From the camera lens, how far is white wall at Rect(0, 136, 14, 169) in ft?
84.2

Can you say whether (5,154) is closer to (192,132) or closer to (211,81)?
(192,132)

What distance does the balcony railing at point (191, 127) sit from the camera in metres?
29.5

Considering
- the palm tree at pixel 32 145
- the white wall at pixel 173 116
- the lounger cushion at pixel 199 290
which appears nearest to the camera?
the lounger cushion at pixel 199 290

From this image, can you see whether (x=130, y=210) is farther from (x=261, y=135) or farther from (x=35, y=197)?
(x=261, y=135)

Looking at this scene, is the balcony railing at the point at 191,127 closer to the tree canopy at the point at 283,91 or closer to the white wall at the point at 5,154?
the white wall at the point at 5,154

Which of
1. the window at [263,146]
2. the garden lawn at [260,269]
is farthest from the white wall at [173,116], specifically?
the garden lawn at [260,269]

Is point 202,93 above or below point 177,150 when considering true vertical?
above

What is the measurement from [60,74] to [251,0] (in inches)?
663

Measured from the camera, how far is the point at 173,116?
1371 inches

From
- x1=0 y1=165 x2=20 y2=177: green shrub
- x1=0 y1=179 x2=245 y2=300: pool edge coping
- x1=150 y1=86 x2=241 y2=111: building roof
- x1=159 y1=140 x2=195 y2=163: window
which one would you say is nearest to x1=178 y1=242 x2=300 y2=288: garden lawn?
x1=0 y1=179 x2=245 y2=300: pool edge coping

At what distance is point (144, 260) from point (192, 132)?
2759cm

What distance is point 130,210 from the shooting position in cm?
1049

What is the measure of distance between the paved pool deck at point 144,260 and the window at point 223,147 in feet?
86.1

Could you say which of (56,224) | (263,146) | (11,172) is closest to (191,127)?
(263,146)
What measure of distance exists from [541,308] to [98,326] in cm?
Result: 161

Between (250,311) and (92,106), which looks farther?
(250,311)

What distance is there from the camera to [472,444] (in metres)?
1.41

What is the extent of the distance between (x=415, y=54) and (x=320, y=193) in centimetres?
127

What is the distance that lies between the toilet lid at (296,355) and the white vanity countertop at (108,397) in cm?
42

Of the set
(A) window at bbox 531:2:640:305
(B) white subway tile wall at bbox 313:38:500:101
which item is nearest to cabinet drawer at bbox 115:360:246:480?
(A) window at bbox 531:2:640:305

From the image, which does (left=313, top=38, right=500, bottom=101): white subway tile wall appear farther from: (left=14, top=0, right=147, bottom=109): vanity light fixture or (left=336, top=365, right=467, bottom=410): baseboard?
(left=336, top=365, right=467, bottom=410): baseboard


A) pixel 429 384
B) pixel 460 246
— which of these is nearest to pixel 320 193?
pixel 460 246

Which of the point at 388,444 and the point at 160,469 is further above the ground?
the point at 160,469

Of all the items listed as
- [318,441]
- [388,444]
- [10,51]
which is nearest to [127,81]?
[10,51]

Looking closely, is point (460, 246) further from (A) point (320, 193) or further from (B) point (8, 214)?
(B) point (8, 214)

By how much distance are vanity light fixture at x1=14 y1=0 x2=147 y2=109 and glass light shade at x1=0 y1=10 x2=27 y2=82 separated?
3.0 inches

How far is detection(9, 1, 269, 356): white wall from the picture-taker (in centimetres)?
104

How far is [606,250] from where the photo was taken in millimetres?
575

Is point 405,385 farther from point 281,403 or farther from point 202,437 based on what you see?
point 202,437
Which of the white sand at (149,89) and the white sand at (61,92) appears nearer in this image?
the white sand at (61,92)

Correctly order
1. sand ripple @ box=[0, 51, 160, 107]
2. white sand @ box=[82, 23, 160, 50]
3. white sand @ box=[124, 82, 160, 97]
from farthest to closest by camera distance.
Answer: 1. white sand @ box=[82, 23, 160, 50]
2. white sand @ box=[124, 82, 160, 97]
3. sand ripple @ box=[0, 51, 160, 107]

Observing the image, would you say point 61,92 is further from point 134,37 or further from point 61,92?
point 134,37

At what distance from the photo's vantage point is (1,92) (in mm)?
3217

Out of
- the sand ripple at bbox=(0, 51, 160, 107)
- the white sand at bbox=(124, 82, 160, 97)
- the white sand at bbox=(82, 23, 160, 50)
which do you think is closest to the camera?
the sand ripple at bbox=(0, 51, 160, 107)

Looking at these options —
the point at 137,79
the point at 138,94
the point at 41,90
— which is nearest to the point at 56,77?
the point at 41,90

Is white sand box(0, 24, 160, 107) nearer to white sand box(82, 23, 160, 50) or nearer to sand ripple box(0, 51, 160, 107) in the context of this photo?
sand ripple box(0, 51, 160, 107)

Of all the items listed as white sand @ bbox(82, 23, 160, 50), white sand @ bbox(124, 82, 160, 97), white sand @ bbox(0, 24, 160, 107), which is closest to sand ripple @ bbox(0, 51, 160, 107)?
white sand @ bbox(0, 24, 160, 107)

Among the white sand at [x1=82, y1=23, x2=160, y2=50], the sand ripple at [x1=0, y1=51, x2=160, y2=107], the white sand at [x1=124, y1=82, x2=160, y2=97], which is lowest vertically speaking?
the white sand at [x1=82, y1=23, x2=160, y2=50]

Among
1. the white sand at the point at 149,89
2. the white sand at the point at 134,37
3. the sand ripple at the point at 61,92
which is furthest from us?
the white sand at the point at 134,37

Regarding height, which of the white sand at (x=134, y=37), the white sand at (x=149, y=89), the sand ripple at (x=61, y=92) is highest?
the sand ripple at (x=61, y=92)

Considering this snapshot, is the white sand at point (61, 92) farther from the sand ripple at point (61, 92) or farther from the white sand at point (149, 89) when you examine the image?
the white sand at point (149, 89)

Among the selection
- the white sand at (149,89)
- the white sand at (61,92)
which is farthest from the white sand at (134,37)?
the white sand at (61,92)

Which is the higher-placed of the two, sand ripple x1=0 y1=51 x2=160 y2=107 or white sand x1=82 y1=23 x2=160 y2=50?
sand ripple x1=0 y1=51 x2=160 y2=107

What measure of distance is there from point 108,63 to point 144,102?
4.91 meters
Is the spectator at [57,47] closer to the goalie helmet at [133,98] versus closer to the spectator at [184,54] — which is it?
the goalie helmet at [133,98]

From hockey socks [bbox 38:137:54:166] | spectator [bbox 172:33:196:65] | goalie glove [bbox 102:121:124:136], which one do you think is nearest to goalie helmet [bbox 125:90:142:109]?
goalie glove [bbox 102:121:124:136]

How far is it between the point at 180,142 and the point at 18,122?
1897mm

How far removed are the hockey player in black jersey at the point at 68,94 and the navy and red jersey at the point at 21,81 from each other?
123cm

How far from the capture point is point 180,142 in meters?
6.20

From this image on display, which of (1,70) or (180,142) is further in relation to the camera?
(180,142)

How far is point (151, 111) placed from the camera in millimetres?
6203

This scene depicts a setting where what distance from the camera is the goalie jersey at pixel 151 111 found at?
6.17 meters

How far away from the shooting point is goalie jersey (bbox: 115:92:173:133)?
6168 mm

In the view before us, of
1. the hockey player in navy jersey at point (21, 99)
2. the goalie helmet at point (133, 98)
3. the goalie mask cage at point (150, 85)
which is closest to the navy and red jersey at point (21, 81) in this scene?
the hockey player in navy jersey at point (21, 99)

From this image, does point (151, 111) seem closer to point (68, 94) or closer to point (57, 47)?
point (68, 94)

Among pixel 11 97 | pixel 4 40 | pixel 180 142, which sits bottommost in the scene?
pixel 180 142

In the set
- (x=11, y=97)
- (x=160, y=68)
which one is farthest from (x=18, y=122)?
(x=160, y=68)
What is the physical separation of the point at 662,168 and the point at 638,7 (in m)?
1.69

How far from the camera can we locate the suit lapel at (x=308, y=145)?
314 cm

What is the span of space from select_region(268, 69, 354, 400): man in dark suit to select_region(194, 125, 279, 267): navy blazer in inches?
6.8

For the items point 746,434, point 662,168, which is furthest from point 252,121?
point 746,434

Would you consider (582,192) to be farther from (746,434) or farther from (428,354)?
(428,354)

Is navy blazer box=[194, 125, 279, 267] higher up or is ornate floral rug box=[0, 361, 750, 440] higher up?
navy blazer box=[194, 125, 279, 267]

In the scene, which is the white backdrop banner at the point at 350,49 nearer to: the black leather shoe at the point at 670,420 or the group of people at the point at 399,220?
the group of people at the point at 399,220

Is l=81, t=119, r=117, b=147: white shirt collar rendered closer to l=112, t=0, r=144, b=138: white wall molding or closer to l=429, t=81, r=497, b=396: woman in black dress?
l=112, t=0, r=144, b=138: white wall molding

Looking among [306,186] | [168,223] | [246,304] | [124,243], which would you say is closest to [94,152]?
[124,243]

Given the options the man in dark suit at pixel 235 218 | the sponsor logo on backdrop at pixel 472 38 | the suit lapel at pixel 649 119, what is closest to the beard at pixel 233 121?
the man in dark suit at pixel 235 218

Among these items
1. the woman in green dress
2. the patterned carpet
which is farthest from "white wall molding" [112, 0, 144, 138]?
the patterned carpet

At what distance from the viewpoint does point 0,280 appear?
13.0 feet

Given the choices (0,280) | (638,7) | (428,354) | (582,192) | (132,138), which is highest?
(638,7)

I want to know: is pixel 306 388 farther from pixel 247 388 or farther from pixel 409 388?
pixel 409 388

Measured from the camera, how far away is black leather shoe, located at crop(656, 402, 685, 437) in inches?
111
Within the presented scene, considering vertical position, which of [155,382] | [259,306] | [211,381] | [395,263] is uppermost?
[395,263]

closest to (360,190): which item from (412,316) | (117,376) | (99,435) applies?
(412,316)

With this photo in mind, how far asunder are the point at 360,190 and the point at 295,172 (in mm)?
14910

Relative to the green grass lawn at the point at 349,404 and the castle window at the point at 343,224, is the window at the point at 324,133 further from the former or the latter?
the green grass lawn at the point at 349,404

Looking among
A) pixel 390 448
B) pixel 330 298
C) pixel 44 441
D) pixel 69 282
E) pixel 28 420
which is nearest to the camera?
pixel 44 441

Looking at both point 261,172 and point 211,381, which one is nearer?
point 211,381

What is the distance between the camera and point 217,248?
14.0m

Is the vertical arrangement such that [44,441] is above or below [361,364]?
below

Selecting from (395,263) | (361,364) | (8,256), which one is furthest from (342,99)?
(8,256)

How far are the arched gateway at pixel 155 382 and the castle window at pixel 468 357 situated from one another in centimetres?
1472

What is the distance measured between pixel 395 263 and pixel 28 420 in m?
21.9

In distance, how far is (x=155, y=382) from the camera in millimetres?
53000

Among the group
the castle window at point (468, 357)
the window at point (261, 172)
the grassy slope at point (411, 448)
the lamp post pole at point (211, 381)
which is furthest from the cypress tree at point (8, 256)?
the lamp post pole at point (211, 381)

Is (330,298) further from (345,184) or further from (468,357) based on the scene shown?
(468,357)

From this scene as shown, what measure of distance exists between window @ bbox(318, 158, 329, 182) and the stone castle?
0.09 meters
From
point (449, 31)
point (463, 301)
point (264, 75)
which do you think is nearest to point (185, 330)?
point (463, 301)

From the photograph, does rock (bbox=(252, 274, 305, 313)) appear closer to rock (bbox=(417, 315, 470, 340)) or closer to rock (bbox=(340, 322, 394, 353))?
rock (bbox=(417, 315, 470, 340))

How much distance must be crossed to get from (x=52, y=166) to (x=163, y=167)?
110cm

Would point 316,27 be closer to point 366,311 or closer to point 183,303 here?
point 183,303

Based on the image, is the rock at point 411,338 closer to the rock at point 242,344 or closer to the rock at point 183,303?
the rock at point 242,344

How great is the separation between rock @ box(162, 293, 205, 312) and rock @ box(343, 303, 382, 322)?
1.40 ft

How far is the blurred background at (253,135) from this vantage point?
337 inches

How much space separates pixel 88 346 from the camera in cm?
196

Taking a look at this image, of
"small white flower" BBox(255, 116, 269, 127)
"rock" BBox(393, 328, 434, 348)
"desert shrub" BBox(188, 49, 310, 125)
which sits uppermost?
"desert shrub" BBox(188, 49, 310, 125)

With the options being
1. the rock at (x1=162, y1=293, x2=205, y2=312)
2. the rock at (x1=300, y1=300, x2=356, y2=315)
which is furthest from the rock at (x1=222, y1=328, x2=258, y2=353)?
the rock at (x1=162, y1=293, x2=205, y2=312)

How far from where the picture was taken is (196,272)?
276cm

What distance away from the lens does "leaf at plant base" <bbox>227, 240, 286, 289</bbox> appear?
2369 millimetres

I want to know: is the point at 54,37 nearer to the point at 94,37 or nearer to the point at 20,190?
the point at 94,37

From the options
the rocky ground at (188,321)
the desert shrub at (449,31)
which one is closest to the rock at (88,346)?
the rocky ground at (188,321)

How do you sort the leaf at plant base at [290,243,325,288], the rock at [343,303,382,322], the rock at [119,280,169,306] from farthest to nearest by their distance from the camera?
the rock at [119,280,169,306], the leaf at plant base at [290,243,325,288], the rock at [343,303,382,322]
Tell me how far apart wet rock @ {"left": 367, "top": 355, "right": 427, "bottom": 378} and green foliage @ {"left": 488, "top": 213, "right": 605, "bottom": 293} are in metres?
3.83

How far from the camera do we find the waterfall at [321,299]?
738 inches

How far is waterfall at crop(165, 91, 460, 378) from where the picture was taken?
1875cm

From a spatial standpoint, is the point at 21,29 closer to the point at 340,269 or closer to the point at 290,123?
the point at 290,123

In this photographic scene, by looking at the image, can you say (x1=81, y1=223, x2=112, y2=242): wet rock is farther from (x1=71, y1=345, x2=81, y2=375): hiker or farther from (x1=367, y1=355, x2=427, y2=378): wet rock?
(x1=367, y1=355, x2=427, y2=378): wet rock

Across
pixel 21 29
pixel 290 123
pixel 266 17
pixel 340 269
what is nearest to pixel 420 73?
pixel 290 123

■ WRITTEN TASK ■
Output exactly the lines above, from the one holding "Tell me how" through the end of the data, including the first and last.

■ THE RESULT ■
Tell me how far apart wet rock @ {"left": 367, "top": 355, "right": 427, "bottom": 378} and green foliage @ {"left": 488, "top": 213, "right": 605, "bottom": 293} are in metres?
3.83

How far from the camera do we find the waterfall at [321,299]?
738 inches

How far is waterfall at crop(165, 91, 460, 378) from where the picture was taken?
1875cm

From a spatial standpoint, is the point at 21,29 closer to the point at 340,269 or closer to the point at 290,123?
the point at 290,123

In this photographic scene, by looking at the image, can you say (x1=81, y1=223, x2=112, y2=242): wet rock is farther from (x1=71, y1=345, x2=81, y2=375): hiker or farther from (x1=367, y1=355, x2=427, y2=378): wet rock?
(x1=367, y1=355, x2=427, y2=378): wet rock

Across
pixel 21 29
pixel 290 123
pixel 266 17
pixel 340 269
what is nearest to pixel 420 73?
pixel 290 123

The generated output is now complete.